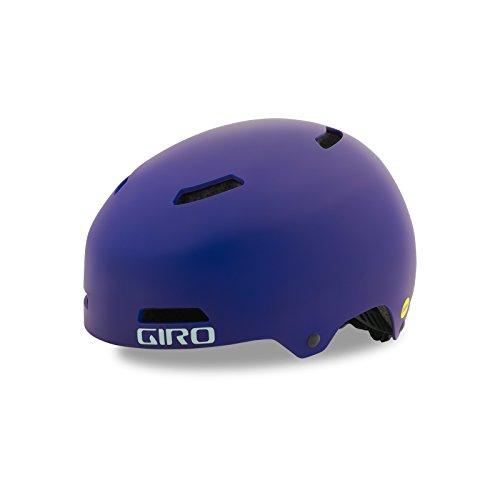 Giro Dime FS Dirt BMX Kinder Fahrrad Helm lila 2018: Größe: S (49-53cm)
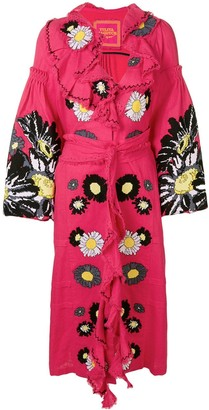 Yuliya Magdych Loves Me embroidered dress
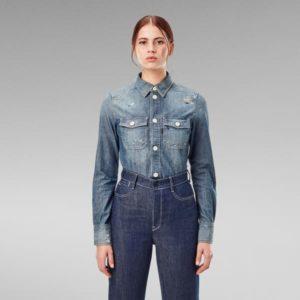 G-star D19020.C611.C244 sieviešu krekls zils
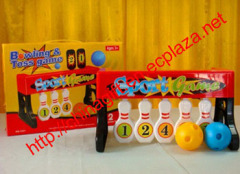 bowling toy & toss game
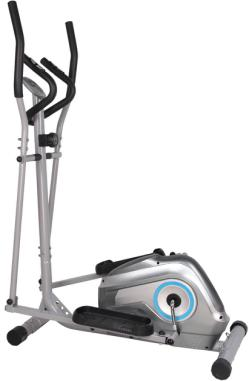 Fitness Elliptical Workout Machine Bike Trainer For Reviews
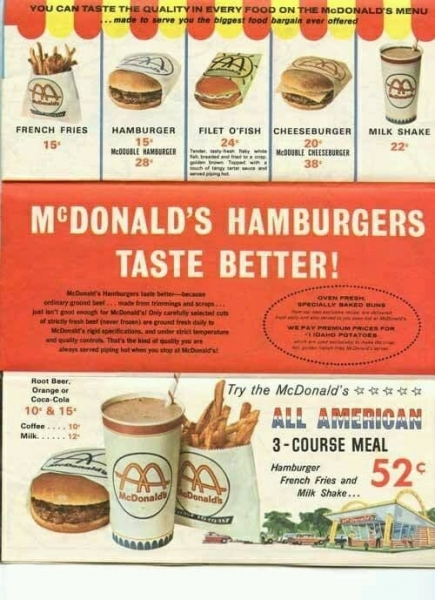 McDonald's hamburger menu advertisement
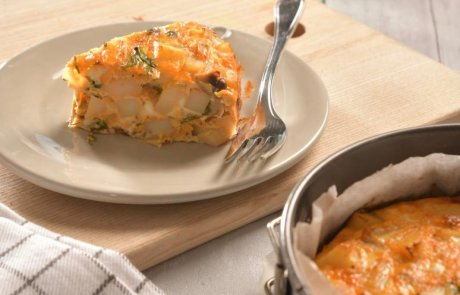 אומלט תפוחי אדמה,קל טעים ומזין / השפית ליאורה כהן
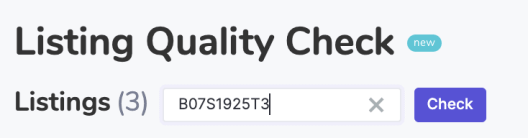 Check Amazon listing quality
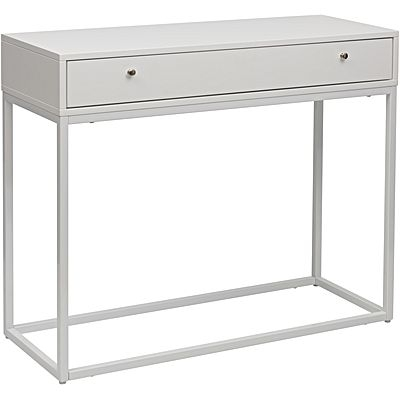 Coffee & Side Tables | Side Table | Glass Coffee Table Regarding White Wash 2 Drawer/1 Door Coffee Tables (Image 15 of 40)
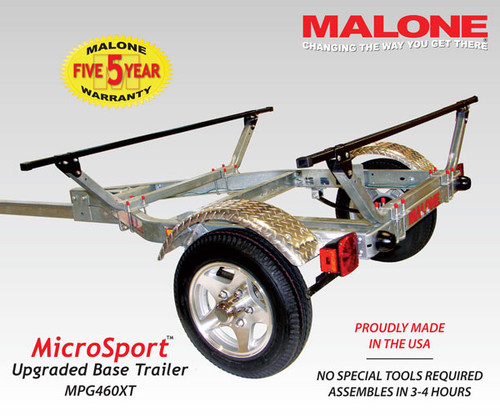 Fully Assembled Microsport XT trailer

· · ·

Restate every line above exactly, omitting images.

 Giro Dime FS Dirt BMX Kinder Fahrrad Helm lila 2018: Größe: S (49-53cm)
 Yuliya Magdych Loves Me embroidered dress
 G-star D19020.C611.C244 sieviešu krekls zils
 bowling toy & toss game
 Fitness Elliptical Workout Machine Bike Trainer For Reviews
 McDonald's hamburger menu advertisement
 אומלט תפוחי אדמה,קל טעים ומזין / השפית ליאורה כהן
 Check Amazon listing quality
 Coffee & Side Tables | Side Table | Glass Coffee Table Regarding White Wash 2 Drawer/1 Door Coffee Tables (Image 15 of 40)
 Fully Assembled Microsport XT trailer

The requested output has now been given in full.